*PEDIDO A*.
Responda com base no texto sobre Caetano Veloso:
(i) Que canção o veterano cantarolava na passagem de som?
(ii) Qual é a idade de Maria Gadú segundo o texto?
(iii) Com que show o compositor ganhou o prêmio BRAVO! Bradesco Prime de Cultura?
*PEDIDO B*.
Escreva a continuação do texto sobre Caetano Veloso, começando logo após a última frase.

===== TEXTO FORNECIDO

O guru da nova geração
Entrevista para a revista BRAVO!
Por Barbara Heckler
Fevereiro de 2011
Na passagem de som, entre cabos e câmeras pelo palco, um casal de artistas, um veterano e uma jovem, conversava antes do show. Ele cantarolava alguns versos da clássica Someone to Watch Over Me, de George Gershwin, um dos mestres da canção norte-americana. Ela ouvia. Os dois trocavam algumas palavras a respeito, até que a jovem perguntou: "Você foi ao show do Tono? Acabei dormindo à meia-noite naquele dia" O veterano, também fã da banda pop independente carioca, respondeu: "Fez bem. Essa hora eu estava saindo de casa. Acabei não indo ao Tono. Fui assistir ao show do Mano Brown com o Tom e o Zeca". A cena aconteceu em dezembro passado na gravação do DVD do dueto Caetano Veloso e Maria Gadú e é um instantâneo que retrata bem a fase que o compositor baiano vive. Além de sair em turnê com a nova revelação da MPB, de 24 anos de idade, o compositor, de 68, está prestes a lançar o DVD do disco Zii e Zie com sua banda Cê, também formada por artistas da nova geração. No ano passado, ganhou o prêmio BRAVO! Bradesco Prime de Cultura com seu show junto com a Orquestra Imperial - em que atuou ao lado da cantora Nina Becker, a mais recente grande voz da MPB, e seu filho mais velho, Moreno Veloso. Entre uma atividade artística e outra, ainda arranja fôlego para encarar a noite carioca acompanhado de seus dois filhos adolescentes, Tom e Zeca Veloso. E saindo de casa à meia-noite!

==========
===== MATERIAL FORNECIDO

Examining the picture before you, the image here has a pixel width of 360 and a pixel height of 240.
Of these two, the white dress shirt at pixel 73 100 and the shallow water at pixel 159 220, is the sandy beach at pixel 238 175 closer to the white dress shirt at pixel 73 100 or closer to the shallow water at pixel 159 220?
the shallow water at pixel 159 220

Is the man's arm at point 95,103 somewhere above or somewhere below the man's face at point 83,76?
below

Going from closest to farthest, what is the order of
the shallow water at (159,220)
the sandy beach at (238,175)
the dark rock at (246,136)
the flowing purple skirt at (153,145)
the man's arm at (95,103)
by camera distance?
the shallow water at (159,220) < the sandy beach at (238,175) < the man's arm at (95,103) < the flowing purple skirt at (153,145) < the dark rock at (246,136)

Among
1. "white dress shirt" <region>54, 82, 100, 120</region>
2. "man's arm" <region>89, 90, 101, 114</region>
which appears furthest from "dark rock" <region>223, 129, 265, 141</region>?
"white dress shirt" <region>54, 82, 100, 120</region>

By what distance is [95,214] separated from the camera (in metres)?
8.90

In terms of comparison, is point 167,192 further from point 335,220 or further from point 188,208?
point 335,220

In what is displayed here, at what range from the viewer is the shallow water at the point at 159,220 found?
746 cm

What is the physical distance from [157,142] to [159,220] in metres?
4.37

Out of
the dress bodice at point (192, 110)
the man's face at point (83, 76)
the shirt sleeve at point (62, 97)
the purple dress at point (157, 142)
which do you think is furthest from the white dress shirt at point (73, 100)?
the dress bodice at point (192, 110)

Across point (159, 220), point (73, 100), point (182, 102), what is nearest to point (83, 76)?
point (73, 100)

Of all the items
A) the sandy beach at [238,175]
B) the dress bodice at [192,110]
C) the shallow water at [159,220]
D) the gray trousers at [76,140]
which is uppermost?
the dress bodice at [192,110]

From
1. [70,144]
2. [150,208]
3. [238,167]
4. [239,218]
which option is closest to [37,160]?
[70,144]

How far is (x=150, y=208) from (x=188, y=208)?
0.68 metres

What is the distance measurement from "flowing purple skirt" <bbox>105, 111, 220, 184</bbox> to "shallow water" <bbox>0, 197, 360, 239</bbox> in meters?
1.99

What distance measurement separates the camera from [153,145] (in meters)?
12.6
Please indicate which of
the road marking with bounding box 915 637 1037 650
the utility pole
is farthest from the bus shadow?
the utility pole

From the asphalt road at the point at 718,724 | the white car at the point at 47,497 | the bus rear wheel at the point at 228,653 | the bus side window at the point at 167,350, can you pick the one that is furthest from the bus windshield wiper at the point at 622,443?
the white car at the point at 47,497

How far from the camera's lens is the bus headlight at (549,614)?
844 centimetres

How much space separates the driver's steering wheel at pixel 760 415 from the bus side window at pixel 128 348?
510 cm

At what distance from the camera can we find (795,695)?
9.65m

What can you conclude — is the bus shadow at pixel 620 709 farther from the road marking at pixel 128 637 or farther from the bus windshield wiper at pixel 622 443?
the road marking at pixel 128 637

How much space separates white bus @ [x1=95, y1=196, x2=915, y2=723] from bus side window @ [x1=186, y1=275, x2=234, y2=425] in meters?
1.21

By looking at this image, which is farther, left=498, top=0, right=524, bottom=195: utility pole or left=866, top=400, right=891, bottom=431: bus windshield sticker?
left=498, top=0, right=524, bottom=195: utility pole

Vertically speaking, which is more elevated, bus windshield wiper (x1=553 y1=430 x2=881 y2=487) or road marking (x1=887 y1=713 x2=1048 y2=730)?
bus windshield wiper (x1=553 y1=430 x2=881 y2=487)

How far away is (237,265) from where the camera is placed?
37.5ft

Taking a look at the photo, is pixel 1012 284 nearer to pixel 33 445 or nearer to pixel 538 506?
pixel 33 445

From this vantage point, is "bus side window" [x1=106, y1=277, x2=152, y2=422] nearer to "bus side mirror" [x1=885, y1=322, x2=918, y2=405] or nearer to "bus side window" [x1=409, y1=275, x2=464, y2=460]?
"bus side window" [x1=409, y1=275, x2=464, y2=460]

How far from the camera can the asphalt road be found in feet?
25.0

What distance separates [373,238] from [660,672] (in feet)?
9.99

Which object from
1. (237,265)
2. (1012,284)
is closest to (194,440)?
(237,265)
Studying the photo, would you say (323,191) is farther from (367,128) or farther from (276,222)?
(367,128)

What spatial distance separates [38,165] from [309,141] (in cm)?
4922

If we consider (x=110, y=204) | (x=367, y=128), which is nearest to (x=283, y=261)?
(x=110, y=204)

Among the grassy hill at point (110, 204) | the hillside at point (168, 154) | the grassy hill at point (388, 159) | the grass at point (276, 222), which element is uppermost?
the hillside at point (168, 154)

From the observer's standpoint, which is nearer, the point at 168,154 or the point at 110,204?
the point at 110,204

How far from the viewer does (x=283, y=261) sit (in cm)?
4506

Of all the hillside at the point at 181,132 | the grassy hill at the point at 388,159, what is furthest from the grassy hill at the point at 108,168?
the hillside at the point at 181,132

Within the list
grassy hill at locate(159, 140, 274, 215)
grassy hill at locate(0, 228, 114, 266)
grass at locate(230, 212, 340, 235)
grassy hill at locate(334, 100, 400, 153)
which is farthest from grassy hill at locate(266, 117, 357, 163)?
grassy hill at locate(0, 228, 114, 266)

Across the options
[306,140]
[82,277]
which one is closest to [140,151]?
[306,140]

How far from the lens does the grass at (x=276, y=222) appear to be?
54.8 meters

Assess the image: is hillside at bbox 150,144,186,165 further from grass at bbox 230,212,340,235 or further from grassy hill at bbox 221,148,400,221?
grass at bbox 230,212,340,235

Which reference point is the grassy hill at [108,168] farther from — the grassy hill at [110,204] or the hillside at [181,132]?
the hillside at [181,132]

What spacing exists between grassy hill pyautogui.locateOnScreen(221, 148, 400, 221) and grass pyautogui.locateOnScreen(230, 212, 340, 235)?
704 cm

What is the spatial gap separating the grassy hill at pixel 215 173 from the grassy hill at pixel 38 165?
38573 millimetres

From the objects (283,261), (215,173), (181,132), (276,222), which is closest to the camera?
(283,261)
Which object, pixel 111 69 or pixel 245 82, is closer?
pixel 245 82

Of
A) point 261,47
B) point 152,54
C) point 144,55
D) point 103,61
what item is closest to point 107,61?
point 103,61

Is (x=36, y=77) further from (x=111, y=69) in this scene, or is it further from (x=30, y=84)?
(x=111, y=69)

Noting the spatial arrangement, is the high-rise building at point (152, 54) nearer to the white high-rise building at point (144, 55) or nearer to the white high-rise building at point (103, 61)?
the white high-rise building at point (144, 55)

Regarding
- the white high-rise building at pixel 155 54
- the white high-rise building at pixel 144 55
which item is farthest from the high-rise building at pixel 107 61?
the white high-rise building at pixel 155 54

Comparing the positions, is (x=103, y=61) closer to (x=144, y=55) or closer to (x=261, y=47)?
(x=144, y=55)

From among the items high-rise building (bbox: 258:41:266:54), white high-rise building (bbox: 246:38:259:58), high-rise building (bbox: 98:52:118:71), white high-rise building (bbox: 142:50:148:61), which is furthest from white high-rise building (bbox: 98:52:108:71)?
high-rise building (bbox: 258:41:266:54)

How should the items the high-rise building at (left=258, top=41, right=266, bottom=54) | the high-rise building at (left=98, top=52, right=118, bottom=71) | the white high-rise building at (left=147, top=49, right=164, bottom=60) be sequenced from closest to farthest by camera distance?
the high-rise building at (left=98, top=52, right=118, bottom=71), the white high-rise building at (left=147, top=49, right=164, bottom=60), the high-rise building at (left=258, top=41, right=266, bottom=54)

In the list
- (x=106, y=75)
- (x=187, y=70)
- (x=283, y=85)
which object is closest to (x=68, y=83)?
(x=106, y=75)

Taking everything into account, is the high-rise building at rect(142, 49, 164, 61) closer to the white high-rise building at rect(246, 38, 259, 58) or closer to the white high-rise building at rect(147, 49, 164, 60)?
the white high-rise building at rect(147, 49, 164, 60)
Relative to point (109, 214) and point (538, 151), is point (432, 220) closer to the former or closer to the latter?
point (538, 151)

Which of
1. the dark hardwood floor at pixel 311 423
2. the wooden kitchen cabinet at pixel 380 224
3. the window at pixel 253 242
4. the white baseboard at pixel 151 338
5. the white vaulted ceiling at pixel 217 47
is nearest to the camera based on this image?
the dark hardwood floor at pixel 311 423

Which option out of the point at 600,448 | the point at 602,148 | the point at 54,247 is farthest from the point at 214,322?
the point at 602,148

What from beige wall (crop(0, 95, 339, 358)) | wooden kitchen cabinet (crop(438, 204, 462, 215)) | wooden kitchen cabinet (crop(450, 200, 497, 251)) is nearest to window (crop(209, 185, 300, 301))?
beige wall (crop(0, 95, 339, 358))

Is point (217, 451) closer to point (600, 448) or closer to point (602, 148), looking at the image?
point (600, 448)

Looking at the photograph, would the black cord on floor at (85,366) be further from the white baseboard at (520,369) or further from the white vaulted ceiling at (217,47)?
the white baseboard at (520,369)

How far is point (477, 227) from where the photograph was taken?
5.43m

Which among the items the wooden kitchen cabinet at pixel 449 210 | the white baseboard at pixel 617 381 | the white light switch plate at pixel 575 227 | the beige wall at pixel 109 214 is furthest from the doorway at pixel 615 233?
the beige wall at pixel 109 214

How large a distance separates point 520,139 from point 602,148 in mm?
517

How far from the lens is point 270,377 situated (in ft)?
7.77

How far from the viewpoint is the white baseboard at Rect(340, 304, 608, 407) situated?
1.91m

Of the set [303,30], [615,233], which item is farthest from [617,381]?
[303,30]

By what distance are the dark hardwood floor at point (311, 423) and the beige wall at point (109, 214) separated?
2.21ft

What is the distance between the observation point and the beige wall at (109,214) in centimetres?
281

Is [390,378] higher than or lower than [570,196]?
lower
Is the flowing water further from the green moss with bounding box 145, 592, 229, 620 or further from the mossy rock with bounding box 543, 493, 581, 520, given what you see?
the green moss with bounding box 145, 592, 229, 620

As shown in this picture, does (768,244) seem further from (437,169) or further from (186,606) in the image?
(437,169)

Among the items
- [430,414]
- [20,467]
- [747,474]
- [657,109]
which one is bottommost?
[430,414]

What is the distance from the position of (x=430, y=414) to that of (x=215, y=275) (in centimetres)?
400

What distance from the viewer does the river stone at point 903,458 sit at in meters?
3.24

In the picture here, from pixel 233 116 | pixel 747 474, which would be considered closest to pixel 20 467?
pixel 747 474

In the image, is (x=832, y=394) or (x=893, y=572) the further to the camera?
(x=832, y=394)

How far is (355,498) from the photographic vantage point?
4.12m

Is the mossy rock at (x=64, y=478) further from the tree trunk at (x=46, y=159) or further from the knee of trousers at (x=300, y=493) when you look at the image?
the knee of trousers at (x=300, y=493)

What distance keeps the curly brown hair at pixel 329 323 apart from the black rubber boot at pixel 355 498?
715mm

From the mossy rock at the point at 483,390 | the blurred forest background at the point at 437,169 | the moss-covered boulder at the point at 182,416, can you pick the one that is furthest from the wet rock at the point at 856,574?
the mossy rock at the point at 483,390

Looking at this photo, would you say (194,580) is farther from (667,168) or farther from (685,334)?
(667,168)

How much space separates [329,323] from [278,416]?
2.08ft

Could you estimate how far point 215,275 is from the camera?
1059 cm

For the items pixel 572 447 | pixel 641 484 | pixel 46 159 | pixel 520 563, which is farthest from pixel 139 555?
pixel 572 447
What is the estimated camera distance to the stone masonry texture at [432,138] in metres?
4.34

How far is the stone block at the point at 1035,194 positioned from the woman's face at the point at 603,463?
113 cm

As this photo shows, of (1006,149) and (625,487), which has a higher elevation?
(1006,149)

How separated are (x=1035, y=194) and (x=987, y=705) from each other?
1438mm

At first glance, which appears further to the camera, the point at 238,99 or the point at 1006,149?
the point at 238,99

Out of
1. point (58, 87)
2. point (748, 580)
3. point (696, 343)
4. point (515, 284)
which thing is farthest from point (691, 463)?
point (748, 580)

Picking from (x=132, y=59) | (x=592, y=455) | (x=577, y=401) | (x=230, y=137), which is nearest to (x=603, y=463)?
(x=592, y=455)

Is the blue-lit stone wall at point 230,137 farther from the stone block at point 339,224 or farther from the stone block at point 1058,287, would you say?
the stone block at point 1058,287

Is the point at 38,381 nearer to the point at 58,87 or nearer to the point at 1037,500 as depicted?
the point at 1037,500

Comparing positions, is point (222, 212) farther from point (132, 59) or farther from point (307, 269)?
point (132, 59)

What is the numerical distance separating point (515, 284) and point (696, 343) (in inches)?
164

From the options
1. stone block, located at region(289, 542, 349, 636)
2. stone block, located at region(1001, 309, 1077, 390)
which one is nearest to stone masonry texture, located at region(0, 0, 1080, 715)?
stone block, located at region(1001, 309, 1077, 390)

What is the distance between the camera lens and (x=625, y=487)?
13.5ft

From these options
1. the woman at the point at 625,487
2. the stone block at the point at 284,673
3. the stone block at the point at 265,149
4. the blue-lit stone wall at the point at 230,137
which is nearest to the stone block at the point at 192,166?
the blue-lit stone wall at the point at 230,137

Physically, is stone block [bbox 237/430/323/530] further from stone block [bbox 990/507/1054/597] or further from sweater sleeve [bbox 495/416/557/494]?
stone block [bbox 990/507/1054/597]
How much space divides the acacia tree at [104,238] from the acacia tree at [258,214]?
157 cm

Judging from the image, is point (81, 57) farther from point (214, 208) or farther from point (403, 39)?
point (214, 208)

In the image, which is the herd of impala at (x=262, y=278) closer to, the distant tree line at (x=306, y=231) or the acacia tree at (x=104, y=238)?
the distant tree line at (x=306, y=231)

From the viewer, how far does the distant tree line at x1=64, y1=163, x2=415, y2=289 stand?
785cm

==========

*RESPOSTA A*.
(i) Someone to Watch Over Me, de George Gershwin.
(ii) 24 anos.
(iii) Com o show junto com a Orquestra Imperial.

*RESPOSTA B*.
Caetano Veloso vem-se tornando, cada vez mais, uma espécie de guru da nova geração da música brasileira. Mas ele não é um guru tradicional, daqueles que inspiram e pontificam. Ao contrário: sua relação com os jovens é de diálogo. Mais que ensinar e aprender, ele troca influências. Fecunda a nova geração e, ao mesmo tempo, se alimenta. Não é de hoje que Caetano é um artista antenado. De acordo com o jornalista Pedro Alexandre Sanches, estudioso de sua obra e autor do livro Tropicalismo: Decadência Bonita do Samba, de tempos em tempos Caetano lança um álbum revolucionário, em que incorpora o que há de mais moderno na música de sua época. Foi assim com Tropicália, de 1969, Transa, de 1972, Velô, de 1984, e Estrangeiro, de 1989. Depois, o artista lançou vários álbuns em que atuava apenas como intérprete ou compunha de acordo com o estilo que o consagrou. O retorno triunfal ao mundo das reviravoltas musicais foi justamente com o álbum Cê, de 2006, sua quinta revolução, segundo Sanches - e que é justamente o marco inicial da fase que Caetano vive hoje.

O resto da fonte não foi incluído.